Object detection with Raspberry Pi and Python

November 26, 2018

Today we will discuss how to build a simple and cheap mobile object detector.

The purpose of this research is to determine if an object detection model on a cheap mobile device can be used for real-world tasks.

As a mobile platform, we use a Raspberry Pi 3 Model B. Raspberry Pi is a 35$ single-board computer, which means that the microprocessor, memory, wireless radios, and ports are all on one circuit board. The Pi is a Linux computer, so technically, it can do everything a Linux computer can do, such as running email and Web servers, acting as network storage, or being used for OBJECT DETECTION. Unlike most computers with a built-in hard drive or SSD storage options, the Pi’s OS is installed onto a microSD card, which is also where you’ll put all your files since the board doesn’t include any built-in storage (you can always add a USB hard drive, though).
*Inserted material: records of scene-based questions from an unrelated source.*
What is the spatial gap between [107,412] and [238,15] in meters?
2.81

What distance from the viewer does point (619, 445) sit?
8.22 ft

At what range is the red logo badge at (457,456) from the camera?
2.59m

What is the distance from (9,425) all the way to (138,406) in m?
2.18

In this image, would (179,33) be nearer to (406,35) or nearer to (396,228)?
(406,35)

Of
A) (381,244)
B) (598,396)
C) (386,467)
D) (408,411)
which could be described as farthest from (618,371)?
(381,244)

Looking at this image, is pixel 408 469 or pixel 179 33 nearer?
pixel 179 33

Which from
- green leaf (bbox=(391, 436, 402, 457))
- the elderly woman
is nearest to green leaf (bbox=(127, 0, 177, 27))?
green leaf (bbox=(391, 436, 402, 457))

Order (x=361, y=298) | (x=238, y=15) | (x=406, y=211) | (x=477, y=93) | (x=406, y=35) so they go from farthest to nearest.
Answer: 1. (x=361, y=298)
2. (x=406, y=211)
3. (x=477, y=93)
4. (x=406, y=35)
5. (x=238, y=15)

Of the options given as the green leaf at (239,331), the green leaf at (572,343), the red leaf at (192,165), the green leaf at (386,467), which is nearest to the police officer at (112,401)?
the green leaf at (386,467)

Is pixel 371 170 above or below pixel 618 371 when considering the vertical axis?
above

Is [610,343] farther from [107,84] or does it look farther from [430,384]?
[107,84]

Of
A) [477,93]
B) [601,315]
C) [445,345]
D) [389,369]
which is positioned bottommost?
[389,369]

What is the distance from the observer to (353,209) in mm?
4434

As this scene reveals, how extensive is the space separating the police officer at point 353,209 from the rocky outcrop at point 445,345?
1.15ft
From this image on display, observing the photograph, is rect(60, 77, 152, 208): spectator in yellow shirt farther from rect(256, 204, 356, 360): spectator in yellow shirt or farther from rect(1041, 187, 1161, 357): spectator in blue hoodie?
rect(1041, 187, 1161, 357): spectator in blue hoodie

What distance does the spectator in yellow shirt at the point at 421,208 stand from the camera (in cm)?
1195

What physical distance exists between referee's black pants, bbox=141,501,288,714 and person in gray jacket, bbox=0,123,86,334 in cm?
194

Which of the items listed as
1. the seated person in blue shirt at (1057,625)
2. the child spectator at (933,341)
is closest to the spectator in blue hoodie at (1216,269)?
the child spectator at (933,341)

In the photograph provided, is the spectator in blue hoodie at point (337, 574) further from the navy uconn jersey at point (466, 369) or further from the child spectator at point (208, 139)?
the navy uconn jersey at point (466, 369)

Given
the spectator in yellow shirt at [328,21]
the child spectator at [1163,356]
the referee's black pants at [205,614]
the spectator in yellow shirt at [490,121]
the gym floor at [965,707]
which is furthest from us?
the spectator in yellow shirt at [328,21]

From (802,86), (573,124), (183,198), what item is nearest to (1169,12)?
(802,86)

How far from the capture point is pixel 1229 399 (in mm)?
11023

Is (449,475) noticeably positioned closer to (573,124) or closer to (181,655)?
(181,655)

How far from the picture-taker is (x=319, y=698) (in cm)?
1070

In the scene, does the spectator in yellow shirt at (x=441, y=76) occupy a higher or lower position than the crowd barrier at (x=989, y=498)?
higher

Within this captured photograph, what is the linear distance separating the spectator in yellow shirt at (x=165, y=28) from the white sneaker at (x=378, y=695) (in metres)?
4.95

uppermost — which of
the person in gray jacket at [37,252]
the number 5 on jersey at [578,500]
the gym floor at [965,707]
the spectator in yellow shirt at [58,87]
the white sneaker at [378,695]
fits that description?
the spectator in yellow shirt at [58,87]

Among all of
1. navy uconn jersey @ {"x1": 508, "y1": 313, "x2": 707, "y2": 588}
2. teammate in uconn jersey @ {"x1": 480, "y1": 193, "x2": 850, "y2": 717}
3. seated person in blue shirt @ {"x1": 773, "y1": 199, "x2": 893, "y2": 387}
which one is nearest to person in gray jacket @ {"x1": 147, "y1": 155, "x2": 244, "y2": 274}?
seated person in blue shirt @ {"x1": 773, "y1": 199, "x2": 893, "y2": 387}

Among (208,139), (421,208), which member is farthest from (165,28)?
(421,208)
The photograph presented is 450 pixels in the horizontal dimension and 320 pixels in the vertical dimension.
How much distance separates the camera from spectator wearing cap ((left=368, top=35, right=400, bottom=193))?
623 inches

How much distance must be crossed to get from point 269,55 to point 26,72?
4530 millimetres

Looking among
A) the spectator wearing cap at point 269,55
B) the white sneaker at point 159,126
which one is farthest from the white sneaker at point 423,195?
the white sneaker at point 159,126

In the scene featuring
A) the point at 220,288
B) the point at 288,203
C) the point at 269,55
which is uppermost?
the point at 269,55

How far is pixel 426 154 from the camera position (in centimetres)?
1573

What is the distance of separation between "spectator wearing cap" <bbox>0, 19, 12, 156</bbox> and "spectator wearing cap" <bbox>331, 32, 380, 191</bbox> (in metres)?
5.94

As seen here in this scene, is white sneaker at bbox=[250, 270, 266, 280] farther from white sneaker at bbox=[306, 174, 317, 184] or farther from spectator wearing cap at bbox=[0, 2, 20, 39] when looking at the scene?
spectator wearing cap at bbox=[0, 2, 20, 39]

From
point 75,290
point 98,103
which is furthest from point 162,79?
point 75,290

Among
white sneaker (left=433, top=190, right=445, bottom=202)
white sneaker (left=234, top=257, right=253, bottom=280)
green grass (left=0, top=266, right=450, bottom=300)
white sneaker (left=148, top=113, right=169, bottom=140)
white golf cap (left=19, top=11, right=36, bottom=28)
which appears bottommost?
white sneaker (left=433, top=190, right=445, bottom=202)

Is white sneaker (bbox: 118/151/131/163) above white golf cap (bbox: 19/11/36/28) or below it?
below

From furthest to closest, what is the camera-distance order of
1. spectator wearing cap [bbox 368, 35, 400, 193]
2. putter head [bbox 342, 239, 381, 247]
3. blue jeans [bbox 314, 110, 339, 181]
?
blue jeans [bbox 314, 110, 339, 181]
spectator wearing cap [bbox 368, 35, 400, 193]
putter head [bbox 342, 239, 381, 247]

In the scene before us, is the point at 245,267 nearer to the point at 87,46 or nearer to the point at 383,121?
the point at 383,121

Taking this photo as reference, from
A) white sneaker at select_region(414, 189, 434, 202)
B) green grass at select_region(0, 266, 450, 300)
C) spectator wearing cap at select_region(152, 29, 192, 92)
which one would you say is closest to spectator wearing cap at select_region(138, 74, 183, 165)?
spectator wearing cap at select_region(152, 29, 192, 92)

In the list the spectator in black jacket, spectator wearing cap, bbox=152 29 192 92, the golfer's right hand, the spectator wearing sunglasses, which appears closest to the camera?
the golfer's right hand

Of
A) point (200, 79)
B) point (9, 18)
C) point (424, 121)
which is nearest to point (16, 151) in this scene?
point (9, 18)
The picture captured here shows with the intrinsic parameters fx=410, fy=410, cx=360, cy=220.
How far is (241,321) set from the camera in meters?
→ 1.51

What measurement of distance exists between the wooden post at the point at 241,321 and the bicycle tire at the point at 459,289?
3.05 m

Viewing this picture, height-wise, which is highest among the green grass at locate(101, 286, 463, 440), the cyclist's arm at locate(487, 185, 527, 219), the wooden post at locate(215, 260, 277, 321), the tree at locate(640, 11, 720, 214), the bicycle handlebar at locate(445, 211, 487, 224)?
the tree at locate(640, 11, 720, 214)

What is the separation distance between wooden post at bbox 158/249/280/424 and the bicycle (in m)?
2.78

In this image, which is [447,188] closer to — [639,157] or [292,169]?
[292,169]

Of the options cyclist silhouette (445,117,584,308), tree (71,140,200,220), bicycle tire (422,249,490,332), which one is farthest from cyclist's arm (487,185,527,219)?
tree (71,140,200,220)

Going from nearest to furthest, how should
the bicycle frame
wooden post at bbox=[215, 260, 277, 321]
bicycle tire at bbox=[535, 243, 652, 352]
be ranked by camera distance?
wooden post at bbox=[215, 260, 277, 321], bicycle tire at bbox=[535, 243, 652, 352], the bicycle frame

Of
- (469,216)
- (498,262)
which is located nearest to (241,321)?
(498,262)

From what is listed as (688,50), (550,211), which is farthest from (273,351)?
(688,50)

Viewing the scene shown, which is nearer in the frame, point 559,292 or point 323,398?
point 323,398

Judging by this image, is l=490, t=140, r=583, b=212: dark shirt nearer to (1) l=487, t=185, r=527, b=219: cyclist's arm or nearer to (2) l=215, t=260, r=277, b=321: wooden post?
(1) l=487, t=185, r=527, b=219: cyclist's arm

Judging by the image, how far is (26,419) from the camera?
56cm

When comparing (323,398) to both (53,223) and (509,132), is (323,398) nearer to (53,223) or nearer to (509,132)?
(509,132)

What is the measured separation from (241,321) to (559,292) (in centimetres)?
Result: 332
This structure makes it easy for you to expand the storage and switch between different operating systems by swapping out microSD cards.

As the hardware part of our object detector, we used a Raspberry Pi 3 Model B and a Raspberry Pi Camera V2. We need Raspbian Stretch 9 installed since TensorFlow 1.9 officially supports the Raspberry Pi if you are running Raspbian 9. We also need a microSD card with at least 16 Gb of memory because building OpenCV can be a very memory-hungry procedure.

Raspberry PI with camera — Picture 2. Raspberry Pi with camera

Object Detection Models

For our experiment, we chose the following models: tiny YOLO and SSD MobileNet lite.

You only look once (YOLO) is a state-of-the-art, real-time object detection system implemented on Darknet. Prior detection systems repurpose classifiers or localizers to perform detection. They apply the model to an image at multiple locations and scales. High-scoring regions of the image are considered detections. This model has several advantages over classifier-based systems. It looks at the whole image at test time, so its predictions are informed by a global context in the image. It also makes predictions with a single network evaluation, unlike systems like R-CNN, which require thousands for a single image.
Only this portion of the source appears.